Assignment A. Reproduce the stretch of the stateful models text from "Example: A Simple" through "acc_out = model(x_1, acc_in)", replacing "toy example" with "simple example".
Assignment B. For each statement below, answer yes or no according to the stateful models text, and quote the words that decide it. (i) Core ML models can have a state input type starting from iOS17. (ii) In the accumulator example, the output is a square of the input plus the accumulator. (iii) In the stateless prediction code, acc_in is first set to 0.

Stateful Models#

This section introduces how Core ML models support stateful prediction. Starting from iOS18 / macOS15, Core ML models can have a state input type. With a stateful model, you can keep track of specific intermediate values (referred to as states), by persisting and updating them across inference runs. The model can implicitly read data from a state, and write back to a state.

Example: A Simple Accumulator#

To illustrate how stateful models work, we can use a toy example of an accumulator that keeps track of the sum of its inputs, and the output is a square of the input + accumulator. One way to create this model is to explicitly have accumulator inputs and outputs, as shown in the following figure. To run prediction with this model, we explicitly provide the accumulator as an input, get it back as the output and copy over its value to the input for the next prediction.

# prediction code with stateless model

acc_in = 0
y_1, acc_out = model(x_1, acc_in)
acc_in = acc_out
y_2, acc_out = model(x_2, acc_in)
acc_in = acc_out
...

Exercise data.

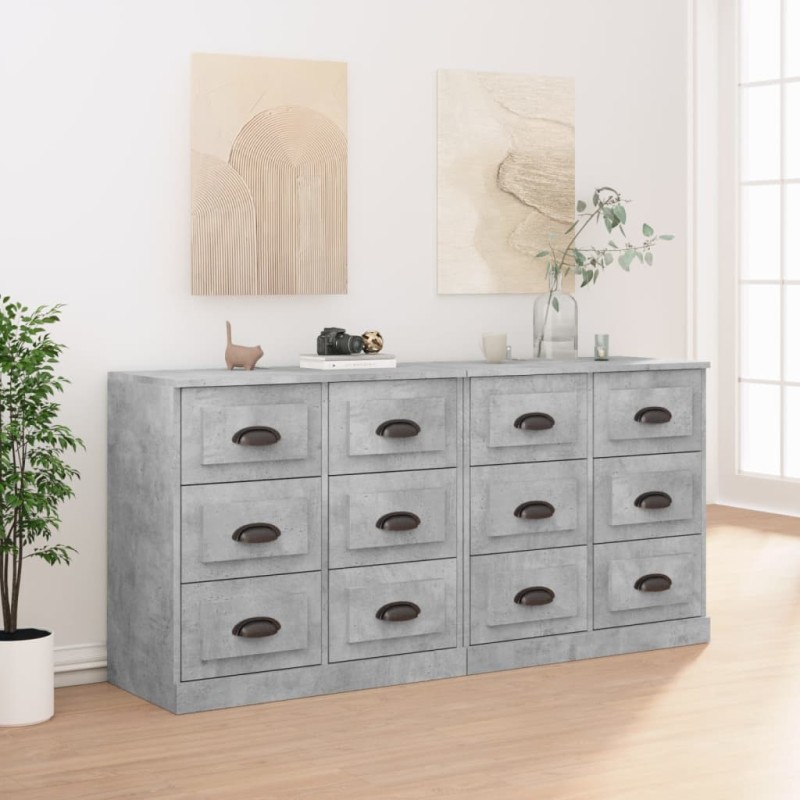 vidaXL Sideboards 2 Stk. Betongrau Holzwerkstoff vidaXL Sideboards 2 Stk. Betongrau Holzwerkstoff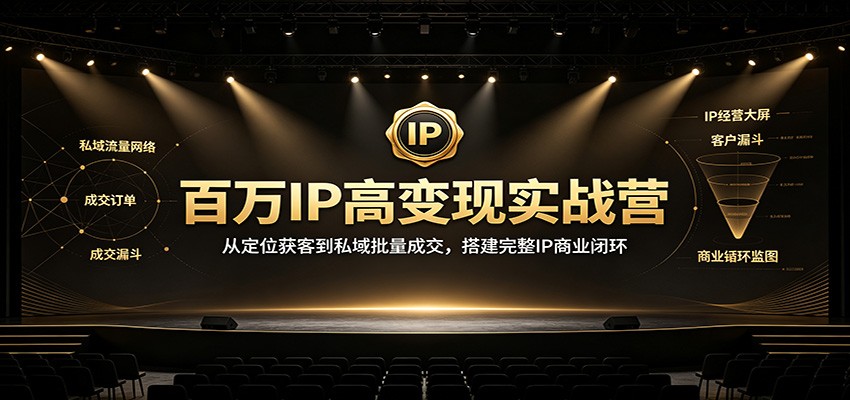 百万IP高变现实战营:从定位获客到私域批量成交,搭建完整IP商业闭环-青山烟雨客网创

Answer area A.
Example: A Simple Accumulator#

To illustrate how stateful models work, we can use a simple example of an accumulator that keeps track of the sum of its inputs, and the output is a square of the input + accumulator. One way to create this model is to explicitly have accumulator inputs and outputs, as shown in the following figure. To run prediction with this model, we explicitly provide the accumulator as an input, get it back as the output and copy over its value to the input for the next prediction.

# prediction code with stateless model

acc_in = 0
y_1, acc_out = model(x_1, acc_in)

Answer area B.
(i) No: "Starting from iOS18 / macOS15, Core ML models can have a state input type."
(ii) Yes: "the output is a square of the input + accumulator"
(iii) Yes: "acc_in = 0"